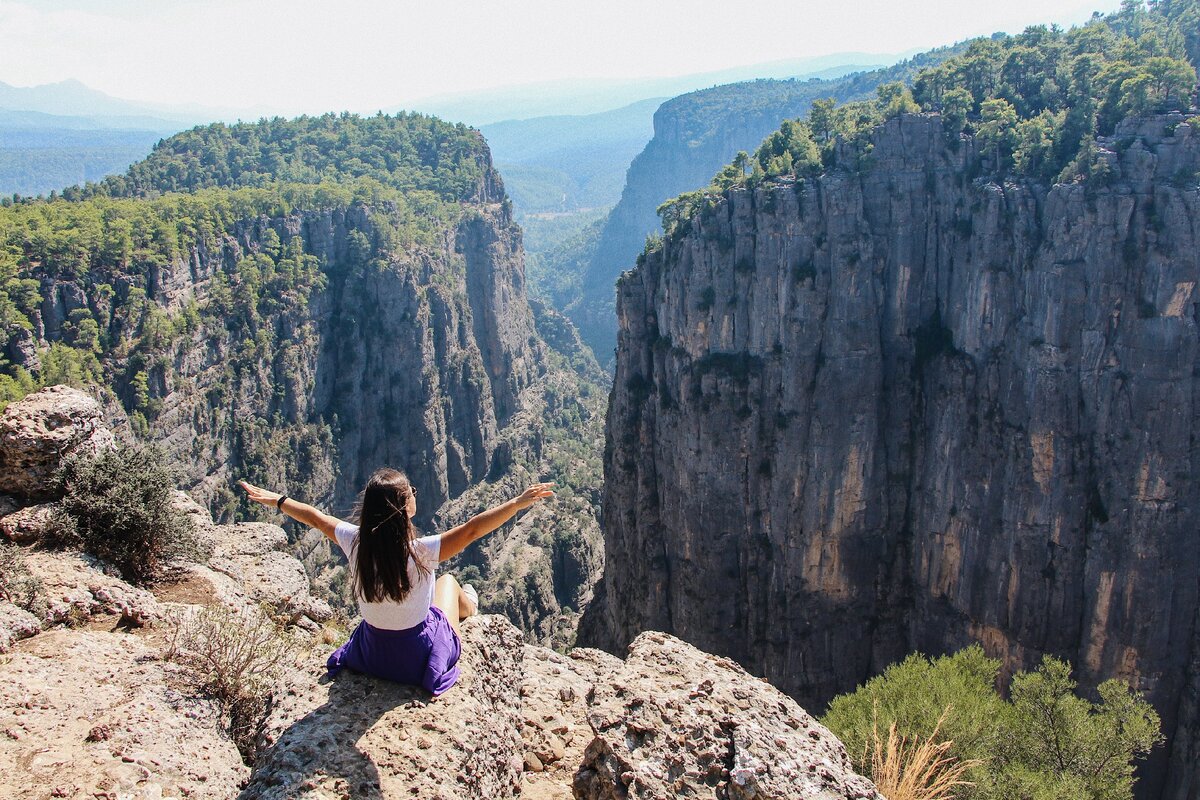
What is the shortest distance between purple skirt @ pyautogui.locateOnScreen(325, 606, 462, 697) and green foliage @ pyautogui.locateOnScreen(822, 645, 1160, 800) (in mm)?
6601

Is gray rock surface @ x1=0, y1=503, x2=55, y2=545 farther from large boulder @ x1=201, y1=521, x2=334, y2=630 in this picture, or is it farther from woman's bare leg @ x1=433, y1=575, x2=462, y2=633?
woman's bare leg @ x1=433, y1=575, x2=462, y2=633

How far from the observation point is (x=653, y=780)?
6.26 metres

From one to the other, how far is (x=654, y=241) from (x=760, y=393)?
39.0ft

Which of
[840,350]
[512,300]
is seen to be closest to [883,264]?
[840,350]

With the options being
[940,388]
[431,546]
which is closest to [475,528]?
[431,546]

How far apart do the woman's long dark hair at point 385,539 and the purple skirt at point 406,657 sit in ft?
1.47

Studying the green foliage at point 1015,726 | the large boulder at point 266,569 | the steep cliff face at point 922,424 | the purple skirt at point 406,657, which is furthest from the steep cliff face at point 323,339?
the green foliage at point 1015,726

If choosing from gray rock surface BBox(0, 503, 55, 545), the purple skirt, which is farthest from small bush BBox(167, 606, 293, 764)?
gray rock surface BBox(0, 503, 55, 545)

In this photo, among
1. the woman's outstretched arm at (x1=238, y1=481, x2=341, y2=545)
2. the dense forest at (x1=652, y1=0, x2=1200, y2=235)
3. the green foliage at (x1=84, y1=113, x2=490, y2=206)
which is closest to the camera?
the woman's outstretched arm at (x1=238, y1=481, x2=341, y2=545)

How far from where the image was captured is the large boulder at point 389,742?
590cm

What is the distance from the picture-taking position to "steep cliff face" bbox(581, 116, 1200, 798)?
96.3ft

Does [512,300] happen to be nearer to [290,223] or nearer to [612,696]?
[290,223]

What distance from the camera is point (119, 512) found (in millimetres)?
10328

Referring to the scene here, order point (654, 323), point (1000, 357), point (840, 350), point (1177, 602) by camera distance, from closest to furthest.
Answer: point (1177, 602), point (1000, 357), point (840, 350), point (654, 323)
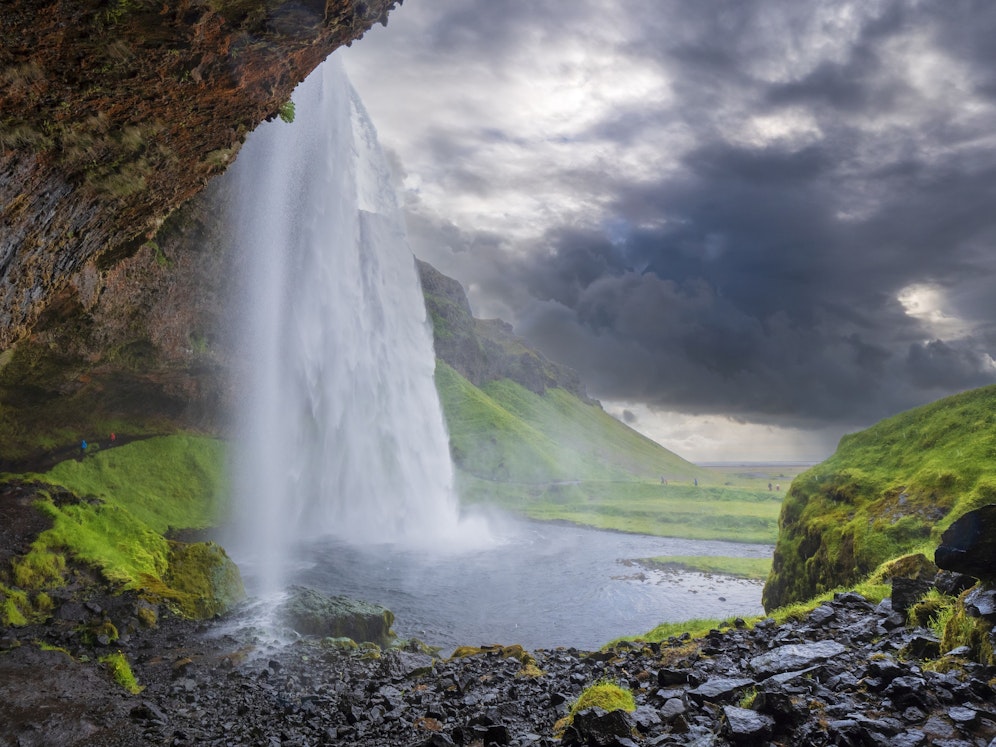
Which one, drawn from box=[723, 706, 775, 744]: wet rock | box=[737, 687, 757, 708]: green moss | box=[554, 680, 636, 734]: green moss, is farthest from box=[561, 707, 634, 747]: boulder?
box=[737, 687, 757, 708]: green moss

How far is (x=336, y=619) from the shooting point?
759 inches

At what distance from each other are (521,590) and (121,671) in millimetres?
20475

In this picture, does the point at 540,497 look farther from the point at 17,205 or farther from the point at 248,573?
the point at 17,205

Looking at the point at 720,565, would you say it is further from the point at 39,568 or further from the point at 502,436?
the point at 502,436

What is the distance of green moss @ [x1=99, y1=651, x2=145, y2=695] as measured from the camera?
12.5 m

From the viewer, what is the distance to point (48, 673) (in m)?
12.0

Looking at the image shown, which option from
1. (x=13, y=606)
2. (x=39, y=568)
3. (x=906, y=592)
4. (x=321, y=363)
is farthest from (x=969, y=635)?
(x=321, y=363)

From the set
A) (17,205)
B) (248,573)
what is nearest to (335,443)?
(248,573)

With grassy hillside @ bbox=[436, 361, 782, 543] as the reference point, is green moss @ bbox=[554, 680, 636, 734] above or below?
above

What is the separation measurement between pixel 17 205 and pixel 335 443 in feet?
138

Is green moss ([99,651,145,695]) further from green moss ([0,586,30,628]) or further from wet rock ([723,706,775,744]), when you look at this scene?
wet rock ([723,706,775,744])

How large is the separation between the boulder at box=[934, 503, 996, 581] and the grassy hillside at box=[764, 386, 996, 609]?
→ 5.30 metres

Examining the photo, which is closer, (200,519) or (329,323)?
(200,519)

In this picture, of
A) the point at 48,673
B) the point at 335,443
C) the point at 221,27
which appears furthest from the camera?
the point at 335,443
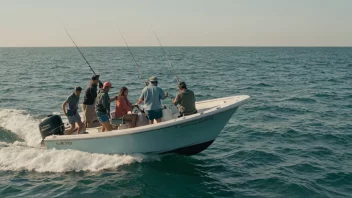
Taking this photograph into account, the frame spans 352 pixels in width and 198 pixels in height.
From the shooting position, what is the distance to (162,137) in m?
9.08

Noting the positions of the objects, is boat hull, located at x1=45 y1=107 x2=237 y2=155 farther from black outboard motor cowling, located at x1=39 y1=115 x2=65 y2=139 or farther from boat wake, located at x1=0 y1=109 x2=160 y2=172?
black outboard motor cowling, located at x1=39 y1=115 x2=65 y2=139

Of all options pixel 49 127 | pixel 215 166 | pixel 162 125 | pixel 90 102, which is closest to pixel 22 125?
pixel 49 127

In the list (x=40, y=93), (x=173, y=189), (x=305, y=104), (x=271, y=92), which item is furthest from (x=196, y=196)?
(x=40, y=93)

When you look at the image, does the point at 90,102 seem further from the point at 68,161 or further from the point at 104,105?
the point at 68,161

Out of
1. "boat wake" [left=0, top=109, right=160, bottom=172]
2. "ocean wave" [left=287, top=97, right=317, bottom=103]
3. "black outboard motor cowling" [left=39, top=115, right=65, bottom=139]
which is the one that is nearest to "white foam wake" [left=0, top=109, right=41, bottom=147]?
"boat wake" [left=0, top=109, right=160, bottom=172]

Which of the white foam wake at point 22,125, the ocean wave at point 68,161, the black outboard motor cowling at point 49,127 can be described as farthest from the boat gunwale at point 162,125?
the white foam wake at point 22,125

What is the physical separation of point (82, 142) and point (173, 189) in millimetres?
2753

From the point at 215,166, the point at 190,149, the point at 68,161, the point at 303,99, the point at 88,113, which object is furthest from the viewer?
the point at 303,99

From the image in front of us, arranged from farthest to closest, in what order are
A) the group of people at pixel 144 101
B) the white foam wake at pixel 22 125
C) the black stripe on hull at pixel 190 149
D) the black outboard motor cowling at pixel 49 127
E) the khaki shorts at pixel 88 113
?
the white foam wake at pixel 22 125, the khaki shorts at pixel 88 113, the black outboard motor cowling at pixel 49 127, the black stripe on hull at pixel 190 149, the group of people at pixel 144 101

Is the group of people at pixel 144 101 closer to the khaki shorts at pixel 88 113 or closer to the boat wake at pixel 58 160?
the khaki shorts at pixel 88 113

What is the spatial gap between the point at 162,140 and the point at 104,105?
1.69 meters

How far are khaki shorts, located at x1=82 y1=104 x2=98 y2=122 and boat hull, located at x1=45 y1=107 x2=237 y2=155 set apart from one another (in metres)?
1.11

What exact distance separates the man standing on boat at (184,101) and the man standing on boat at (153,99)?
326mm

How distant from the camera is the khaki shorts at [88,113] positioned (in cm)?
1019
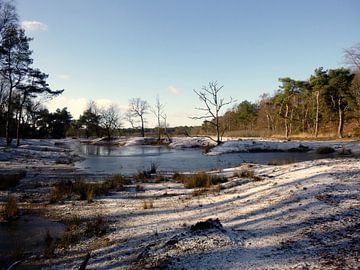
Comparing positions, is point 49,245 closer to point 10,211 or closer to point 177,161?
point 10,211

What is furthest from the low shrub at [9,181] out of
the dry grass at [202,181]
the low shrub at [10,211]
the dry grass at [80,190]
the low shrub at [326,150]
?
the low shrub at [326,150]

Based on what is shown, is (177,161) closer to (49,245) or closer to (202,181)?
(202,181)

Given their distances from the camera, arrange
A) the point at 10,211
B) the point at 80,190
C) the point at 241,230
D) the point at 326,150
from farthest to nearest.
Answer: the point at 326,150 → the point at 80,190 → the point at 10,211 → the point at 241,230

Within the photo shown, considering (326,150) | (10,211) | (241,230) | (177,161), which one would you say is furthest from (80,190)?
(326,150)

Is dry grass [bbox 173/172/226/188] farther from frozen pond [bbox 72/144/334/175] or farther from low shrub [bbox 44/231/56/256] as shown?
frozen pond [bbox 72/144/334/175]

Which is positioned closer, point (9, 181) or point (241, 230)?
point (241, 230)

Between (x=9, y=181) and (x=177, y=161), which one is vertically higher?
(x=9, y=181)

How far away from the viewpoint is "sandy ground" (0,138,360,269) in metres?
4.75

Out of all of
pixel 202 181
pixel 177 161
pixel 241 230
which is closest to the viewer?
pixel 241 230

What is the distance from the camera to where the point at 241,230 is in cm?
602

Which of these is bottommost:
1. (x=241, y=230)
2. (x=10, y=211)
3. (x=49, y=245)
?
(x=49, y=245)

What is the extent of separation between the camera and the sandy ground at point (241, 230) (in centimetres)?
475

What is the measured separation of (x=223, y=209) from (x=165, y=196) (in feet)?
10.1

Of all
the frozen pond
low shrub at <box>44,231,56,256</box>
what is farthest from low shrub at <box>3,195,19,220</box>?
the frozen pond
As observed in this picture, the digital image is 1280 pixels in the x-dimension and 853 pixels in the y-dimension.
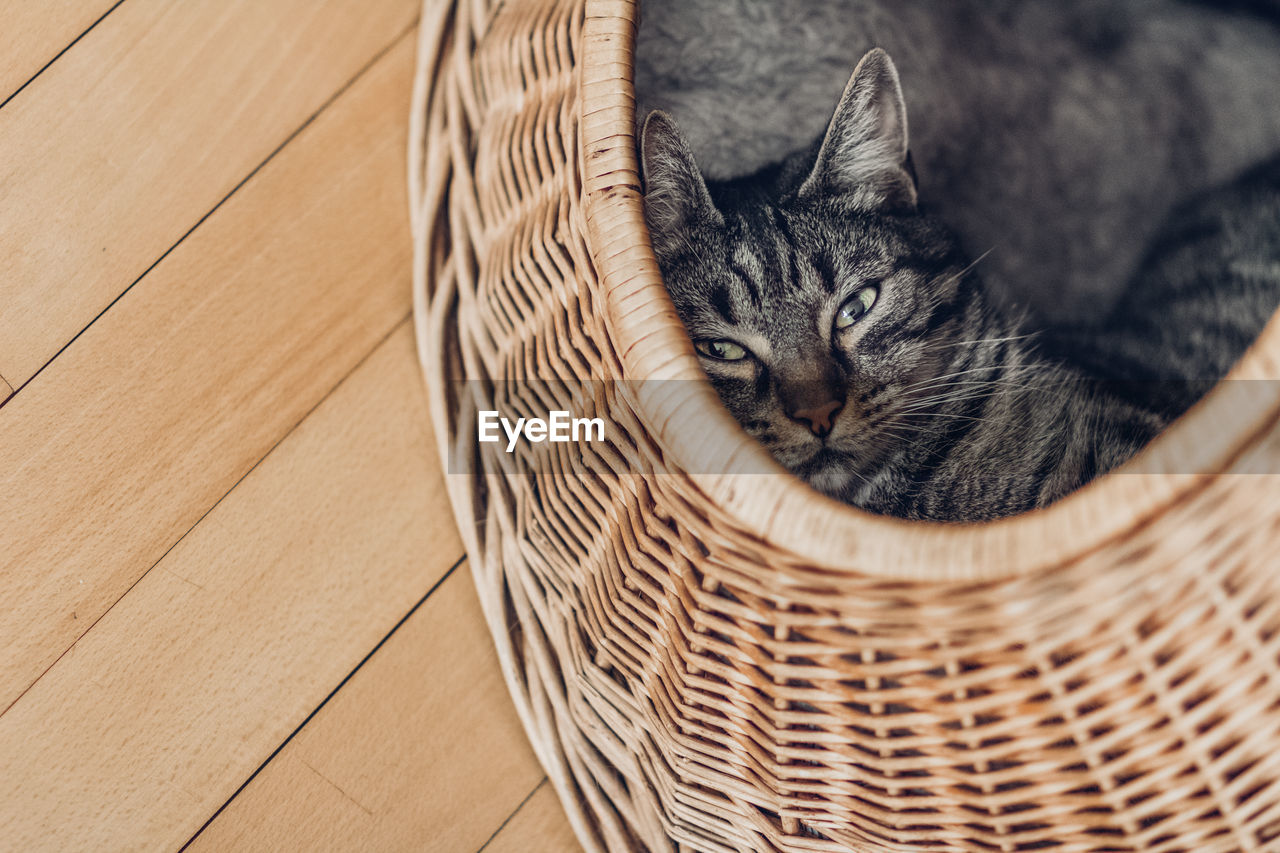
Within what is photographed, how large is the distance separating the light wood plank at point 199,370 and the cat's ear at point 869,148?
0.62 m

○ ○ ○ ○ ○

**SET TASK:** Reproduce the listing's lines verbatim, from the line holding "Does [512,300] happen" through the line holding "Answer: point (1177, 602), point", both included.

**EXPECTED ANSWER:**
Does [512,300] happen to be nearer to [290,223] or nearer to [612,696]?
[290,223]

What distance from the camera is point (119, 512) found (in millimetres)?
10328

Referring to the scene here, order point (654, 323), point (1000, 357), point (840, 350), point (1177, 602) by camera distance, from closest to furthest.
Answer: point (1177, 602), point (1000, 357), point (840, 350), point (654, 323)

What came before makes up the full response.